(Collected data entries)

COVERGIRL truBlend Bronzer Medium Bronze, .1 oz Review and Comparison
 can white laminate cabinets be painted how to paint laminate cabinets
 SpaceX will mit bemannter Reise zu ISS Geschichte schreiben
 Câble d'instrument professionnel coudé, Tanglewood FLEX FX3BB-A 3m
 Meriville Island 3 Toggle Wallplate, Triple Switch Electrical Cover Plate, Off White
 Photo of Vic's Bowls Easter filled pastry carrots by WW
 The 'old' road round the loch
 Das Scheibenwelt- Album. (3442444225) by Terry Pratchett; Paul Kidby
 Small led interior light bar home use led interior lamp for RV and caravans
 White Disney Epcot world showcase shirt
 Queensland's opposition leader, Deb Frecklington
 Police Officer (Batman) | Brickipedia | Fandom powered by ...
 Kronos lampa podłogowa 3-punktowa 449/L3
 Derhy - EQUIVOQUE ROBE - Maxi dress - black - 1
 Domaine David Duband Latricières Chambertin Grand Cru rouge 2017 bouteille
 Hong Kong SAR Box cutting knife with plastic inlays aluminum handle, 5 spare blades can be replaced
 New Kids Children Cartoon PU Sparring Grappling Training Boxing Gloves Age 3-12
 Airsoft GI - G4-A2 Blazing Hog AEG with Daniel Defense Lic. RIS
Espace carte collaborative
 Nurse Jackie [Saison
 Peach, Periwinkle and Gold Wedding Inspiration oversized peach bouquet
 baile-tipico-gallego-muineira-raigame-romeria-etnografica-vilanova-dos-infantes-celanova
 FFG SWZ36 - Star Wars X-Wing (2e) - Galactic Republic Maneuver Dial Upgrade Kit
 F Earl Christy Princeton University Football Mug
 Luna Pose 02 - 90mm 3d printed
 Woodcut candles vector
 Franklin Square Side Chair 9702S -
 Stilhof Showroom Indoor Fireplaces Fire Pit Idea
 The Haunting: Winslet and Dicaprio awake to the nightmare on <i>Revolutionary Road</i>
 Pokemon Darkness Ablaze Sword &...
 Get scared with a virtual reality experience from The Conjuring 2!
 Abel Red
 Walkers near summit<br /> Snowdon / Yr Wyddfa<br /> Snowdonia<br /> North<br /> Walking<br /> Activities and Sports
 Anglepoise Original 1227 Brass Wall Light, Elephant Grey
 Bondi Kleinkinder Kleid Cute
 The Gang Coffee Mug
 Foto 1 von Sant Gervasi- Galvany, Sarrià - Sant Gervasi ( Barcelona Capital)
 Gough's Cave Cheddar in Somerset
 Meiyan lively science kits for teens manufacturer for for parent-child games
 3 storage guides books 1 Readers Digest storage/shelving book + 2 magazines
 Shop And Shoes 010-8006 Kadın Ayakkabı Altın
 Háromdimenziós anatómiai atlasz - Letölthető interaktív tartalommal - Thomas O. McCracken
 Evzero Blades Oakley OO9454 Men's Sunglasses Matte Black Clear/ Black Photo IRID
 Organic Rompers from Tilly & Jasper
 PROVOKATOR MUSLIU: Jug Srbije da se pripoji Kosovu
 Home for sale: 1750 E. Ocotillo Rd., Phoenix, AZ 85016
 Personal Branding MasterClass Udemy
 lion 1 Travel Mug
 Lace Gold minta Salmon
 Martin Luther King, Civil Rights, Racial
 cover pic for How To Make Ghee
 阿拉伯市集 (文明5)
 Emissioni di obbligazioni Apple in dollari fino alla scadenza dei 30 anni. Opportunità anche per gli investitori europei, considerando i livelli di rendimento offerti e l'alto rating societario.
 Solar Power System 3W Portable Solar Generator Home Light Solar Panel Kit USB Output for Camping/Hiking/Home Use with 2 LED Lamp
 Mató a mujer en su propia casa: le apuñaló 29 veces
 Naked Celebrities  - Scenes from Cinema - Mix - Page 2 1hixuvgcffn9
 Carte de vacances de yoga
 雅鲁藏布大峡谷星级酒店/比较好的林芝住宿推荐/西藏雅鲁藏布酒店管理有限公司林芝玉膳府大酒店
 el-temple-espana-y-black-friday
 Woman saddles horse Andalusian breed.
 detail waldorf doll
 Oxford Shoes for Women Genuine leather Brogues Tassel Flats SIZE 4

#### WHAT IS NEEDED:
Pick every line of the data that includes the string "Photo".

#### WRITTEN ANSWER:
 Photo of Vic's Bowls Easter filled pastry carrots by WW
 Evzero Blades Oakley OO9454 Men's Sunglasses Matte Black Clear/ Black Photo IRID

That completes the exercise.